[start]
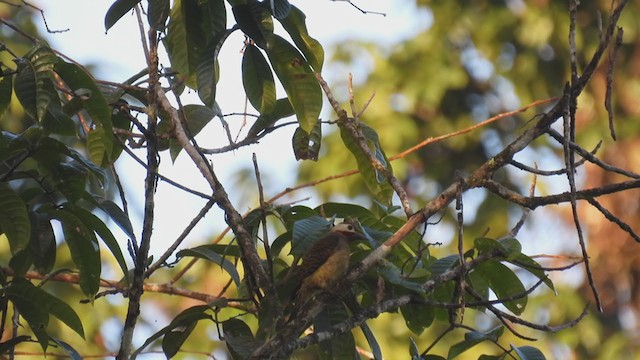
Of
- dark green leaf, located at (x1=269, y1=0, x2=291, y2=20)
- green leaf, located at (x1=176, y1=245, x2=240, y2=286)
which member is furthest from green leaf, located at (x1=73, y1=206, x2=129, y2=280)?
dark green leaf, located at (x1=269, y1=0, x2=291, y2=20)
[end]
[start]
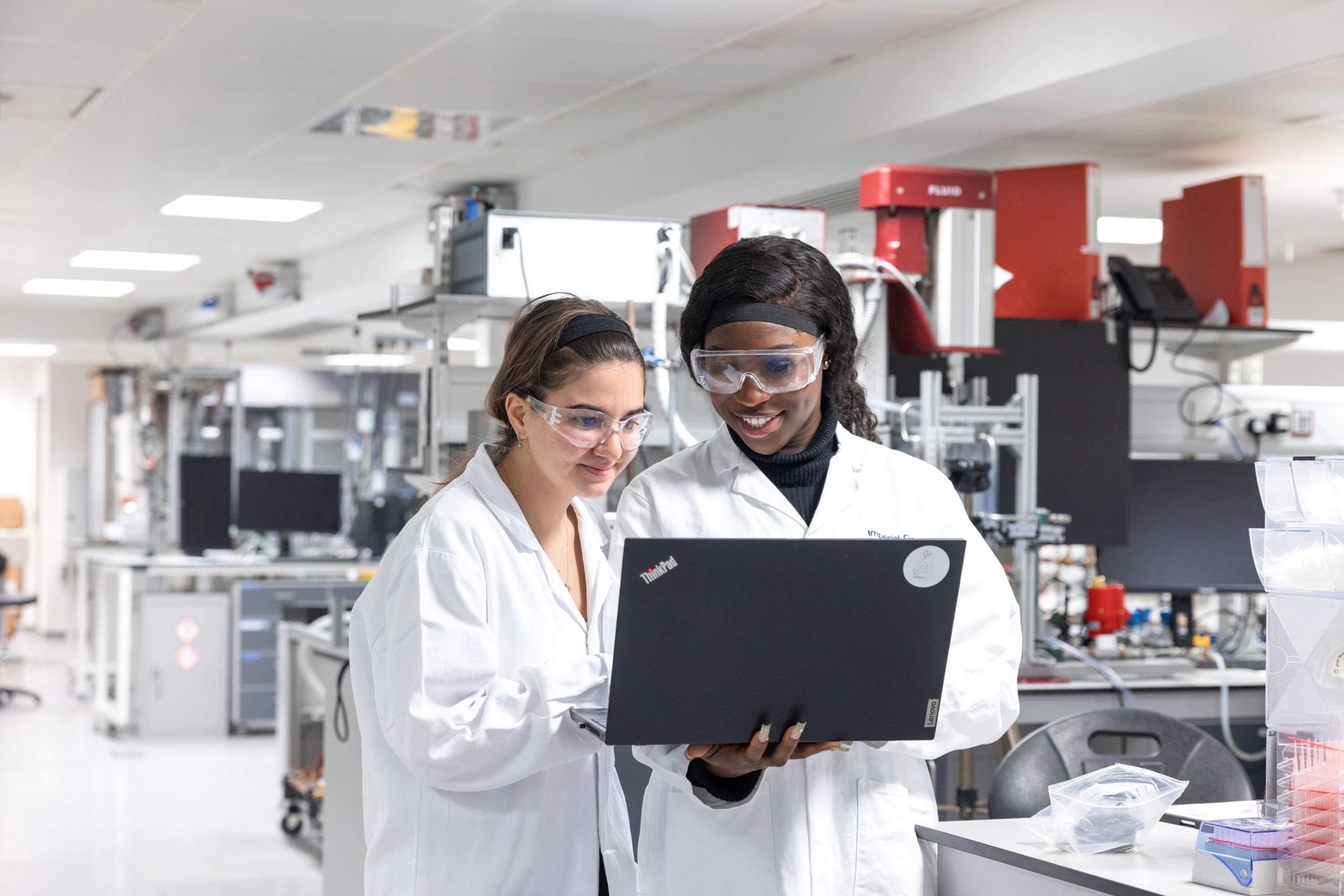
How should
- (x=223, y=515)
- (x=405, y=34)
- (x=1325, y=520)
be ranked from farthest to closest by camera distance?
[end]
[start]
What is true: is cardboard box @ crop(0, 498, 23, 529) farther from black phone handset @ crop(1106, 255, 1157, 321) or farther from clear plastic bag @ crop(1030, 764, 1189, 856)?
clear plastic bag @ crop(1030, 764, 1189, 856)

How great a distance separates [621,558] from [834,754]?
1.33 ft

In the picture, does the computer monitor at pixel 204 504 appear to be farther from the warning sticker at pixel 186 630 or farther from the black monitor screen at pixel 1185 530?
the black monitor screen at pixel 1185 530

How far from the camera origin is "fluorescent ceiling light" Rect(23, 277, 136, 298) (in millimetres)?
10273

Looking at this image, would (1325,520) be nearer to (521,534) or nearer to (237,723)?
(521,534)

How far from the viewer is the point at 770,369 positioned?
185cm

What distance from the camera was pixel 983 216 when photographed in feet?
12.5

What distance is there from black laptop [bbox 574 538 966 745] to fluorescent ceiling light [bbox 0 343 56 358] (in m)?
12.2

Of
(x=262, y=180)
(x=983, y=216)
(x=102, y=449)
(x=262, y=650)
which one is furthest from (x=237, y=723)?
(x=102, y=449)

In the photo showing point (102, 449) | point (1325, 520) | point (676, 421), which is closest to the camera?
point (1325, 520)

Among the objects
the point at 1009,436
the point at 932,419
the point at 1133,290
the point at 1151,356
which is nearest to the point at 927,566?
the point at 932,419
[end]
Directive: Report each line of the rows above that contains the word "furthest", copying every such line in full. Case counts.

Final answer:
which member is furthest from green leaf, located at (x1=73, y1=206, x2=129, y2=280)?
which one is furthest from (x=237, y=723)?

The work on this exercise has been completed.